Page 1 of 1

Scrap story

PostPosted: Mon Feb 21, 2011 4:33 pm
by whatsnext
Recently an old Mercury car had been removed by unknown persons from my departed granparents old place.

This car had sat for about 8 years untouched by anyone, in direct view of a busy highway.

What makes this interesting is I spoke to the detective and he made like this was almost a profession for some people. To the extent that when a car breaks down on the side of the road and you leave it there you risk having it taken even if it is on a busy road. Nobody would suspect that people hauling it away were not the owner/legit tower.

He said that the volume of old vehicles that went in everyday made it near impossible to trace by model alone.

He also said that some scrapyards dont like to "bite the hand that feeds them". We did not have the papers to get the information he needed to do a through the papers type investigation.

They also removed the scrap that was left from my gandfathers storage shed and random scrap.

The good news is I helped dad get a couple loads of scrap together from his land that had a barn burn down 30 years ago. Hunks of metal just under the ground, a tub, scraps everywhere.

One small pile still in the woods from the rails of a cow pen that got pushed out of the field and simi-burried.

It was a lesson how American made things in the past where made to last also. Not much to scrap from China's junk.

Re: Scrap story

PostPosted: Tue Feb 22, 2011 7:49 am
by abe
Some folks are getting desparate and will make a few bucks by any means. A couple years ago in the county where I live, a special policing force went around to each house where there were more than a few cars on properties. If the cars were not insured you were ordered to insure them or have them removed. Junk cars clutter alot of of the properties here and it is an eyesore.

Re: Scrap story

PostPosted: Tue Feb 22, 2011 8:04 am
by Devil Soundwave
abe wrote:Some folks are getting desparate and will make a few bucks by any means. A couple years ago in the county where I live, a special policing force went around to each house where there were more than a few cars on properties. If the cars were not insured you were ordered to insure them or have them removed. Junk cars clutter alot of of the properties here and it is an eyesore.


How could they enforce that if the cars where on private property? I'd have told them to bugger off.

Re: Scrap story

PostPosted: Tue Feb 22, 2011 9:31 am
by Economist
Wow Abe, where do you live? That's outrageous!
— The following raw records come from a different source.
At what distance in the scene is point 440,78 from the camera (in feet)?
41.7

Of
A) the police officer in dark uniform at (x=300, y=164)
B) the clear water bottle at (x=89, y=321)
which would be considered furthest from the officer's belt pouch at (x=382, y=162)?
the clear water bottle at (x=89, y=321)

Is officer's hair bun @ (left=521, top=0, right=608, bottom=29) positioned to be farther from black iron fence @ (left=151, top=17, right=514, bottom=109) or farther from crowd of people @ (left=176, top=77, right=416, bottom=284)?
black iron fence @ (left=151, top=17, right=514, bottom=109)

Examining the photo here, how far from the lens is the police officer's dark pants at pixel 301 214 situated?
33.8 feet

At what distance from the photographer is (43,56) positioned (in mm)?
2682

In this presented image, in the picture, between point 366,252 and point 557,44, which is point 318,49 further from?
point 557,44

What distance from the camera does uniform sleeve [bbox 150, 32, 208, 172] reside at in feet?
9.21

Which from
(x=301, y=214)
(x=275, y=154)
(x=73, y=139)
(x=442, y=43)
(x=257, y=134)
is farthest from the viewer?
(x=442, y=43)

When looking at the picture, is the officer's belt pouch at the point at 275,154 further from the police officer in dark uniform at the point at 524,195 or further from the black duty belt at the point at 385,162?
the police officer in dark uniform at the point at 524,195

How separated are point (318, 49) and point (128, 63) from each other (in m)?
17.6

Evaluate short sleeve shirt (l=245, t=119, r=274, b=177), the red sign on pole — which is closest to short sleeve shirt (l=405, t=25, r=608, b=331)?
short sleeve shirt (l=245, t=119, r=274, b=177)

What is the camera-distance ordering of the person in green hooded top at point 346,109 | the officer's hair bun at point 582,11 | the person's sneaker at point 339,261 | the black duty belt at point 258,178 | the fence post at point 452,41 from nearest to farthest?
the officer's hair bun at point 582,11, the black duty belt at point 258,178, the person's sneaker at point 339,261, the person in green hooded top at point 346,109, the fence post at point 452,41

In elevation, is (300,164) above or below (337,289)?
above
What's the liability of parked, unused cars?

A lot of stuff "clutters" people's property, especially out in the country where they have some land to put stuff on. It's always going to be an "eyesore" to _somebody-. Freedom is supposed to mean that people can't micromanage other people's lives just because they're offended. Or, as the great economist von Mises said best:

"A free man must be able to endure it when his fellow men act and live otherwise than he considers proper. He must free himself from the habit, just as soon as something does not please him, of calling for the police."